A very clear exposition of basic ontology development has been provided by Noy and McGuinness. Their basic elements are (a) classes - the basic terms in a domain about which we would like either to make statements or to explain to a user; (b) their subclasses (generic relation); (c) instances of the (sub)classes (class-membership relation); (d) ‘slots’ related to the classes and instances. In general, there are several types of object properties that can become slots in an ontology. For example, where the main class is an entity such as Wine, we may have ‘intrinsic‘ properties such as the flavor of a wine; ‘extrinsic’ properties such as a wine’s name, and the area it comes from; parts of the entity, if the object is structured (these can be both physical and abstract ‘parts’, e.g., the courses of a meal); and relationships to other entities, such as the maker of a wine (the winery) and the grape the wine is made from. Thus the slots correspond to what might be other facets in a Wine classification [note that the word ‘facet‘ is used with a different meaning in the paper cited]. Prieto-Diaz offers a methodology of ontology development that explicitly uses our concept of facets to structure the top level of classes.

[Raw records]
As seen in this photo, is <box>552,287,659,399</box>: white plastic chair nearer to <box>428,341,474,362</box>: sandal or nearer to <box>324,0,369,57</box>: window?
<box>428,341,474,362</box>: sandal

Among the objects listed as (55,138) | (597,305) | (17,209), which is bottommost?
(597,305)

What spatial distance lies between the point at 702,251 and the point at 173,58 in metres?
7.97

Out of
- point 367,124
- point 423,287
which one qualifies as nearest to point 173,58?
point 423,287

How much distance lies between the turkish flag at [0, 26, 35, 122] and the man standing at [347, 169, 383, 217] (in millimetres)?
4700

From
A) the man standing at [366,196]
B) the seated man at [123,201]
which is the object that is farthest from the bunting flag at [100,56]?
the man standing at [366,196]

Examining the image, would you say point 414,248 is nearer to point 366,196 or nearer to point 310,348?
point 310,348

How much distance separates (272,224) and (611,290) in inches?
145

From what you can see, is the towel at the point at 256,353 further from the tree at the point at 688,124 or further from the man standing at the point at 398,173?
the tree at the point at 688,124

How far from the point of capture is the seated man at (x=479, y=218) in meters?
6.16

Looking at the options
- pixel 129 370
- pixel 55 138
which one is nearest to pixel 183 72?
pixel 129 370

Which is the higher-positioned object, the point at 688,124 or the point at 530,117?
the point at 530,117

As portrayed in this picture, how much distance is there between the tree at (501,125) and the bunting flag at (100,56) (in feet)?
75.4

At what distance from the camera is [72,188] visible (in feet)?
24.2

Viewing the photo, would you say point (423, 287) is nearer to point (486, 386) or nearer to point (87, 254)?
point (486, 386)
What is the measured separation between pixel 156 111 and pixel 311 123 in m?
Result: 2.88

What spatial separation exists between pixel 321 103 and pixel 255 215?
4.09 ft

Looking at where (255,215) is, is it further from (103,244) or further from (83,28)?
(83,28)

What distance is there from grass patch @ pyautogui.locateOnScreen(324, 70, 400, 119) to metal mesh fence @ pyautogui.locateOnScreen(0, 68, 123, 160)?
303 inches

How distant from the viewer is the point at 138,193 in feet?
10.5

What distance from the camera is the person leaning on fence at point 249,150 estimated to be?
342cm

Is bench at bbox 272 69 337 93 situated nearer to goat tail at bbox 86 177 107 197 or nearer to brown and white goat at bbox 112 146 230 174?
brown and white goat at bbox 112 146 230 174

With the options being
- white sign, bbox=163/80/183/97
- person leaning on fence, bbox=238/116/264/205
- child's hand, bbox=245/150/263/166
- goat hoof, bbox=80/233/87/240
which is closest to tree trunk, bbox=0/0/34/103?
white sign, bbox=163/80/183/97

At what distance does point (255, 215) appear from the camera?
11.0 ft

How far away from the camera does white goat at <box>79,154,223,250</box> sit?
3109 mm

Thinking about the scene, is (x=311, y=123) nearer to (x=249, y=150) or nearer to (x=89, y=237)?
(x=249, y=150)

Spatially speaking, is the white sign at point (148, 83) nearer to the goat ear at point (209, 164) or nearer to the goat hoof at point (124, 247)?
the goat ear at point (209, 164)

# [Goal]
Could you pick up the passage on ontology development after its final sentence and carry it forward?

# [Reply to the exercise]
A more elaborate type of ontology is exemplified by those developed by Teknowledge (Nichols and Terry). There are a number of basic types of term: class, individual, attribute, relation (predicate or function). By combination of terms, assertions are created and entered into the KOS.

Classes ‘are like generic nouns that can be applied to distinct, named or nameable, individuals (examples of classes are Human, Dog, Company, Assassination, Cleaning)’. There are classes of entities and of events. To each class is attached a clear definition that captures its meaning. Classes in a domain are arranged hierarchically. The generic relation between a class and a subclass is set out explicitly in an assertion by using the predicate subclass, as in the example ‘subclass Terrier Dog‘. The instance relation between a class and an individual is also explicitly asserted, e.g. ‘instance Blackie Terrier‘, ‘instance KennedyAssassination Assassination‘.

Attributes are the qualities or properties of classes or individuals, and these too are explicitly asserted in the KOS: ‘attribute Terrier Furry‘. Attributes too can be arranged hierarchically by assertions such as ‘subattribute Red Colour‘, ‘subattribute Scarlet Red‘. Any individual or subclass ‘inherits’ all the characteristics of its parent class.

Predicates explicitly display relations between classes or individuals, entities or events. I have already noted the special cases of subclass, instance, attribute. But any relation can be used as a predicate, e.g. ‘father Brian Adam‘, ‘employee Newspaper Adam‘, ‘belongs Brian Blackie‘. A predicate would also be used to assert synonymity: ‘identical Buonaparte Napoleon‘.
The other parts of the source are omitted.